Set down each line of the data below exactly as it stands, dropping the pictures.

━━━━━ Input for this task ━━━━━

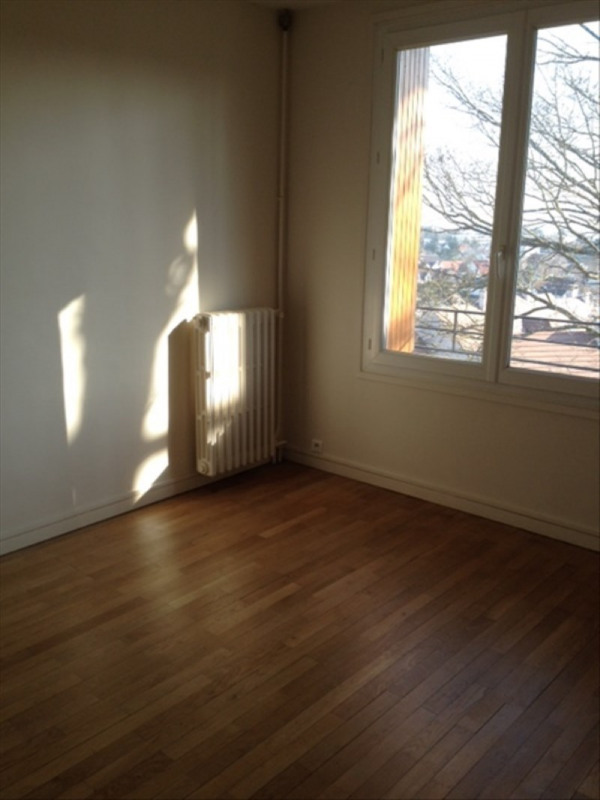 Rental apartment Marly le roi 930€ CC - Picture 6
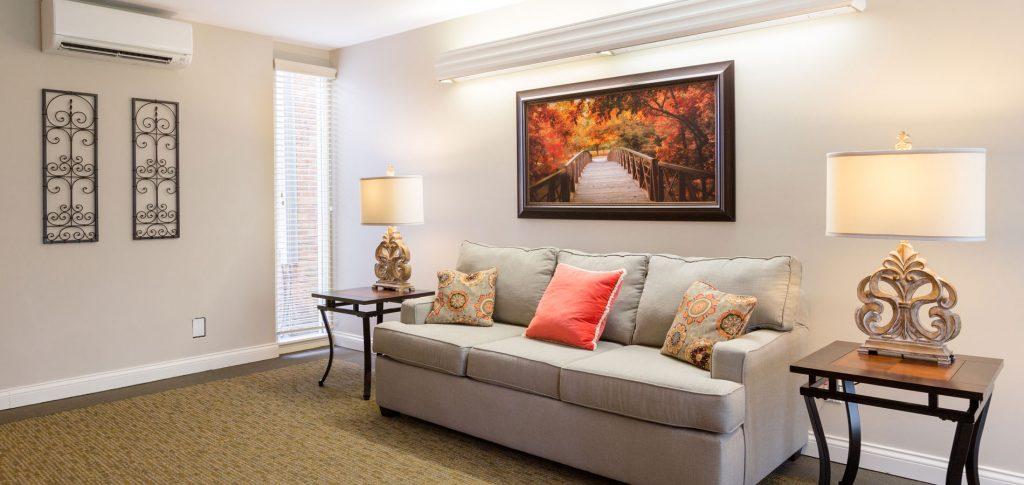 Four Seasons Living area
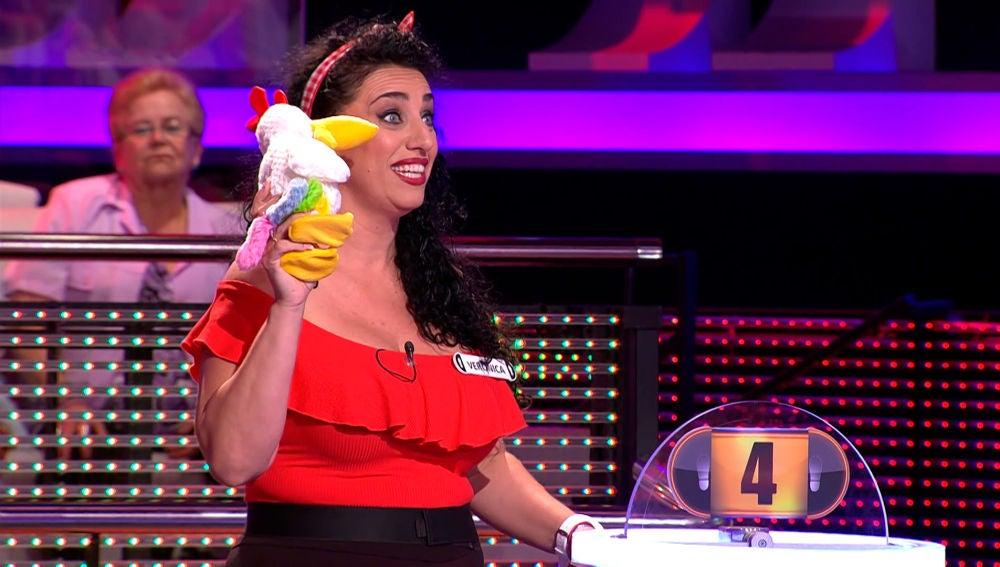Una concursante de '¡Ahora Caigo!' le ha encontrado novio a la gallina del programa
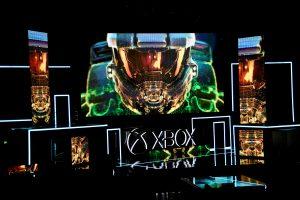 """""""Microsoft"""" pristato galingiausią vaizdo žaidimų kompiuterį"""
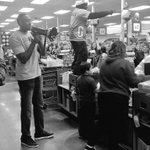 .@Suns @Sdizzle45 @SunsGorilla know how to make an entrance & purchase customers @FrysFoodStores groceries! #SunsGive http://t.co/hU8Puhan3z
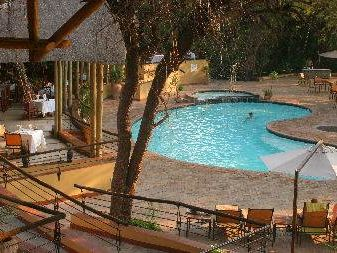 Fernreise mit Kindern Botswana - Pool Chobe Safari Lodge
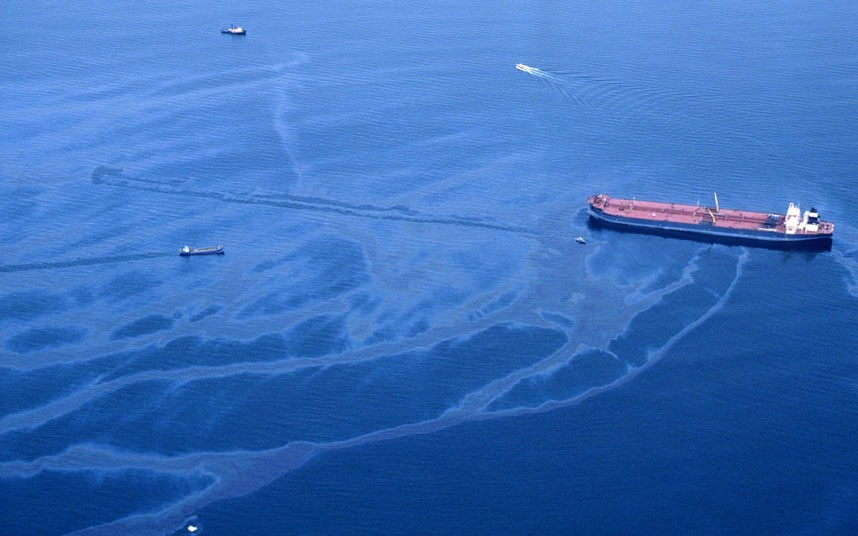 """a paper on the exxon valdez oil spill The narrator in the story """"is humanity a special threat"""" says """"the smartest thing they (exxon) could have done after the spill is not one single thing"""" this essay is about the exxon oil spill, specifically about the cleanup failure that exxon committed i agree with the narrator's quote."""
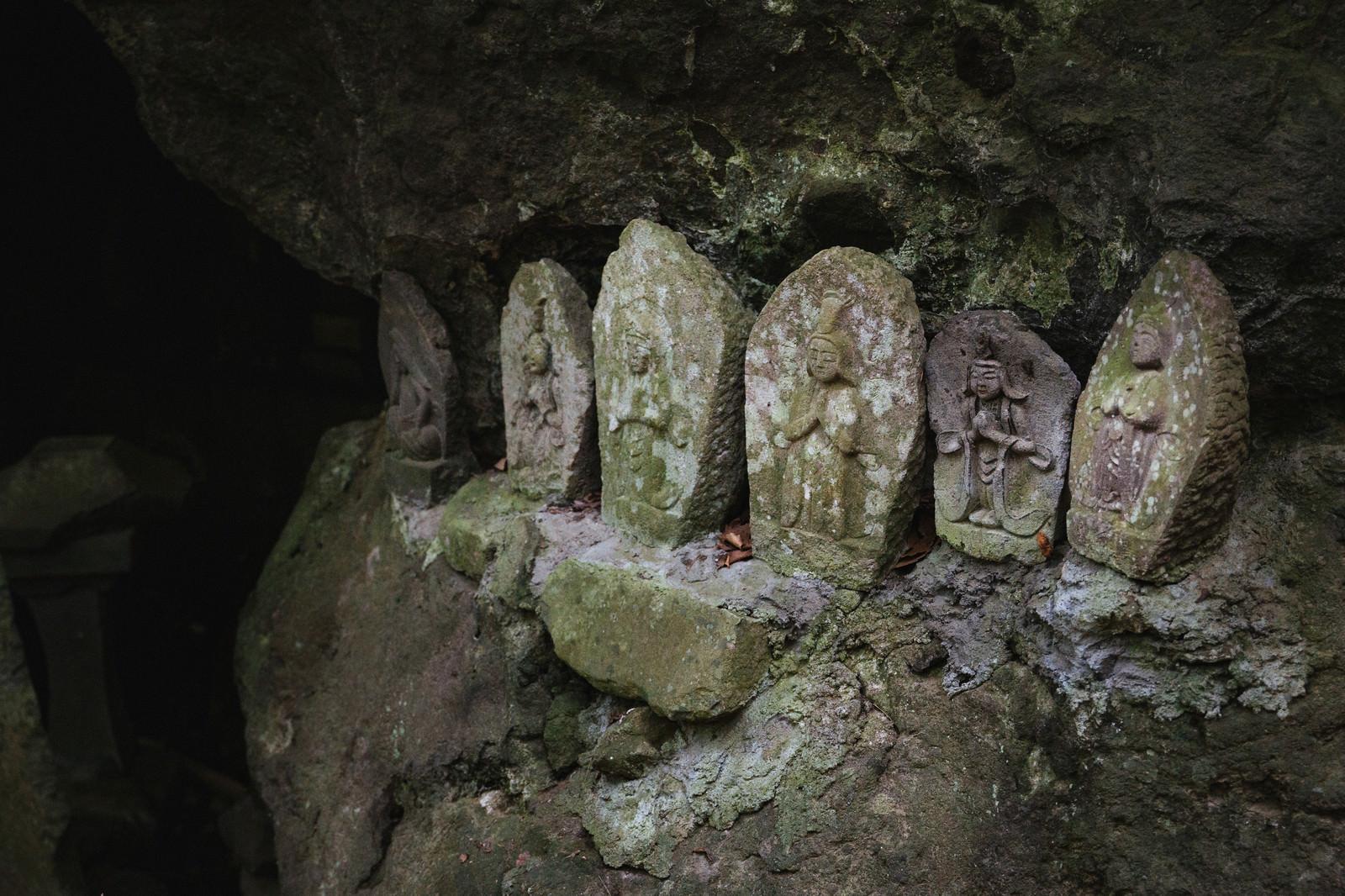「岩陰内の聖観音(滝沢観音石仏群)」の写真
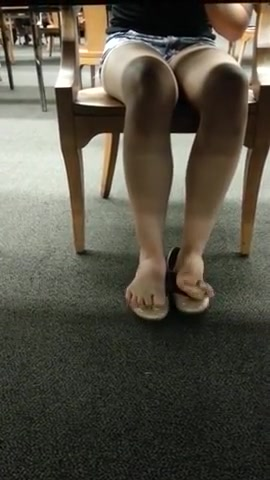 Brilliant Candid College Library Feet Shoeplay Toes Am i her best friend quiz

━━━━━

Output =>
 Rental apartment Marly le roi 930€ CC - Picture 6
 Four Seasons Living area
Una concursante de '¡Ahora Caigo!' le ha encontrado novio a la gallina del programa
 """""""Microsoft"""" pristato galingiausią vaizdo žaidimų kompiuterį"""
 .@Suns @Sdizzle45 @SunsGorilla know how to make an entrance & purchase customers @FrysFoodStores groceries! #SunsGive http://t.co/hU8Puhan3z
 Fernreise mit Kindern Botswana - Pool Chobe Safari Lodge
 """a paper on the exxon valdez oil spill The narrator in the story """"is humanity a special threat"""" says """"the smartest thing they (exxon) could have done after the spill is not one single thing"""" this essay is about the exxon oil spill, specifically about the cleanup failure that exxon committed i agree with the narrator's quote."""
「岩陰内の聖観音(滝沢観音石仏群)」の写真
 Brilliant Candid College Library Feet Shoeplay Toes Am i her best friend quiz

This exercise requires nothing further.